If you are after powers related to understanding how the world works, then your truth claims are honest truth claims.
If someone asks me the question of what my intentions are when I make truth claims, what are they after? Are they asking from a place of power, or a place of curiosity? It seems obvious that they are asking from a place of curiosity, a place of a desire for knowledge and to understand what my intentions are. So the very internal state of the questioner proves that people can and do have this internal state of curiosity and desire for truth. It's not necessarily the case that every truth claim comes from a place of power or word games.

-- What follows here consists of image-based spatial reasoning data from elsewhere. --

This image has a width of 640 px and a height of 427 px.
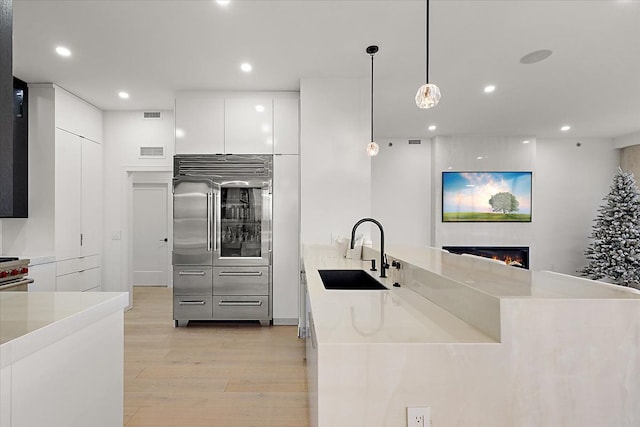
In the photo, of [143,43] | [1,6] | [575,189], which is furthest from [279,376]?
[575,189]

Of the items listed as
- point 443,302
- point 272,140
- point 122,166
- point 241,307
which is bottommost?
point 241,307

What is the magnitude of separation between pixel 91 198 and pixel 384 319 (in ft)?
15.7

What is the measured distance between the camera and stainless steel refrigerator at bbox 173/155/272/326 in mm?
4266

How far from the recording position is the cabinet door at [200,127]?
14.2 ft

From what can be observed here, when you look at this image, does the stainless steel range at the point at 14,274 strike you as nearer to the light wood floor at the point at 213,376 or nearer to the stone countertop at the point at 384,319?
the light wood floor at the point at 213,376

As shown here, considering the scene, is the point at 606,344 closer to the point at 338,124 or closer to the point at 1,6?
the point at 1,6

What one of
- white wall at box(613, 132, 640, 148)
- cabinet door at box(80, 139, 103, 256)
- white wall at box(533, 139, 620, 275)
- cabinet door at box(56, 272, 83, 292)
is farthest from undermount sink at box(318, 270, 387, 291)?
white wall at box(613, 132, 640, 148)

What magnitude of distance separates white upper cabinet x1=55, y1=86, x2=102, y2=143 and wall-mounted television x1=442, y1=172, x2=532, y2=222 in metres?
5.76

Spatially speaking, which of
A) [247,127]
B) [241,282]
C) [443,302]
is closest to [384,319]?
[443,302]

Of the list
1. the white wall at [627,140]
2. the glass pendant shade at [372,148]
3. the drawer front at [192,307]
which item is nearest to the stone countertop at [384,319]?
the glass pendant shade at [372,148]

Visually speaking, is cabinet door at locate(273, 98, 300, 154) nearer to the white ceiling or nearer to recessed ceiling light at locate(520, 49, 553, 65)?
the white ceiling

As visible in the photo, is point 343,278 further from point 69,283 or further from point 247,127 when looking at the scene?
point 69,283

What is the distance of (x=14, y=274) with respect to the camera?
10.9 feet

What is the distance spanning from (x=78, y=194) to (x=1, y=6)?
460cm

Indeed, some brave individuals, like whistleblowers or martyrs, trade powers related to survival and comfort for powers related to truth, morality, duty, understanding, value, legacy, self-respect, and virtue.
It's a matter of what powers you are after, of which powers are essential to your happiness. For some of us, powers of understanding are essential to our happiness, to the point that we are willing to sacrifice powers of survival for them. There is, thus, something of a dichotomy between survival and truth.
This dichotomy appears in the conversation of natural selection. We are selected to be quite good at believing truths related to basic survival; of course we are: if we weren't we would be extinct. But the same survival pressures do not apply for more abstract and philosophical truths, and so it's basically a trivial truth that we are bad at discovering truths about metaphysical things. So you can have Scientologists, Mormons, Baptists, Catholics, atheists, Muslims, etc., all surviving roughly equally well despite having radically different philosophical beliefs. Having true beliefs about morality, God, etc., need not grant any serious survival advantage, and having horrendously false beliefs about morality, God, etc., need not grant any serious survival disadvantage. Truth and survival very much come apart when it comes to more abstract truths.
The topic of power versus truth also appears when it comes to the deep difference between propaganda and philosophy:
Propaganda:
-Discourages asking 'why' questions, ignores 'why' questions, and even treats 'why' questions with hostility, judgment, and punishment;
-Commands you to believe something or attempts to deceive or manipulate you into believing something, something that empowers whoever administers the propaganda. Just as deception needn't be all that conscious or deliberate of an act, neither does spreading propaganda.
Philosophy:
-Encourages asking 'why' questions, takes 'why' questions seriously, and offers praise to those who ask questions;
-Gives you the tools to discover the truth for yourself rather than relying on the word of authorities.